▸ WHAT NEEDS TO BE DONE
Send back the entries exactly as they were given.

▸ RECORDS FOR THIS TASK

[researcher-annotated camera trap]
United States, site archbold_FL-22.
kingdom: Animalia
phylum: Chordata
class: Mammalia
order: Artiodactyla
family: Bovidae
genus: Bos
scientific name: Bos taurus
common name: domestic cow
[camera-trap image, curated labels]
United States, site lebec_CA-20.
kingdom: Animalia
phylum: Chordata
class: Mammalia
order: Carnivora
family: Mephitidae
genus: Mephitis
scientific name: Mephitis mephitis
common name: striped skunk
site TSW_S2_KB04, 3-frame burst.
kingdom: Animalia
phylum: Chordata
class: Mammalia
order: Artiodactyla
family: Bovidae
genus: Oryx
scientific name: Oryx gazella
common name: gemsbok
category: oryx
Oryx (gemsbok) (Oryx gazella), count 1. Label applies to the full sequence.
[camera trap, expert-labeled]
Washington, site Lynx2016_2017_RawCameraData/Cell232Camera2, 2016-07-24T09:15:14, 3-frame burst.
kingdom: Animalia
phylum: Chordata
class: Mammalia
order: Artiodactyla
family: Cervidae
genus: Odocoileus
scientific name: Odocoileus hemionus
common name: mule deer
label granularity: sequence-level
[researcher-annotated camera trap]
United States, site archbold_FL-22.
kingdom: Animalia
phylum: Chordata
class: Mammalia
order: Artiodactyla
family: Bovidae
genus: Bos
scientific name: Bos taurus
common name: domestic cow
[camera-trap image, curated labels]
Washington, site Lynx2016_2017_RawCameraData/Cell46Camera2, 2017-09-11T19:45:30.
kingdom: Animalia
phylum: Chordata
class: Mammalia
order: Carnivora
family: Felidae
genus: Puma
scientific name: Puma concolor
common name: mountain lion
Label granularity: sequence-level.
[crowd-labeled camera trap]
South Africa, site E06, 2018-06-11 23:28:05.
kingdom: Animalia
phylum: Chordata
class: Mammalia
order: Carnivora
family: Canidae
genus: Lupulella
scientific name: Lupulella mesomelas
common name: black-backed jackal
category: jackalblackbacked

▸ TASK RESPONSE
[researcher-annotated camera trap]
United States, site archbold_FL-22.
kingdom: Animalia
phylum: Chordata
class: Mammalia
order: Artiodactyla
family: Bovidae
genus: Bos
scientific name: Bos taurus
common name: domestic cow
[camera-trap image, curated labels]
United States, site lebec_CA-20.
kingdom: Animalia
phylum: Chordata
class: Mammalia
order: Carnivora
family: Mephitidae
genus: Mephitis
scientific name: Mephitis mephitis
common name: striped skunk
site TSW_S2_KB04, 3-frame burst.
kingdom: Animalia
phylum: Chordata
class: Mammalia
order: Artiodactyla
family: Bovidae
genus: Oryx
scientific name: Oryx gazella
common name: gemsbok
category: oryx
Oryx (gemsbok) (Oryx gazella), count 1. Label applies to the full sequence.
[camera trap, expert-labeled]
Washington, site Lynx2016_2017_RawCameraData/Cell232Camera2, 2016-07-24T09:15:14, 3-frame burst.
kingdom: Animalia
phylum: Chordata
class: Mammalia
order: Artiodactyla
family: Cervidae
genus: Odocoileus
scientific name: Odocoileus hemionus
common name: mule deer
label granularity: sequence-level
[researcher-annotated camera trap]
United States, site archbold_FL-22.
kingdom: Animalia
phylum: Chordata
class: Mammalia
order: Artiodactyla
family: Bovidae
genus: Bos
scientific name: Bos taurus
common name: domestic cow
[camera-trap image, curated labels]
Washington, site Lynx2016_2017_RawCameraData/Cell46Camera2, 2017-09-11T19:45:30.
kingdom: Animalia
phylum: Chordata
class: Mammalia
order: Carnivora
family: Felidae
genus: Puma
scientific name: Puma concolor
common name: mountain lion
Label granularity: sequence-level.
[crowd-labeled camera trap]
South Africa, site E06, 2018-06-11 23:28:05.
kingdom: Animalia
phylum: Chordata
class: Mammalia
order: Carnivora
family: Canidae
genus: Lupulella
scientific name: Lupulella mesomelas
common name: black-backed jackal
category: jackalblackbacked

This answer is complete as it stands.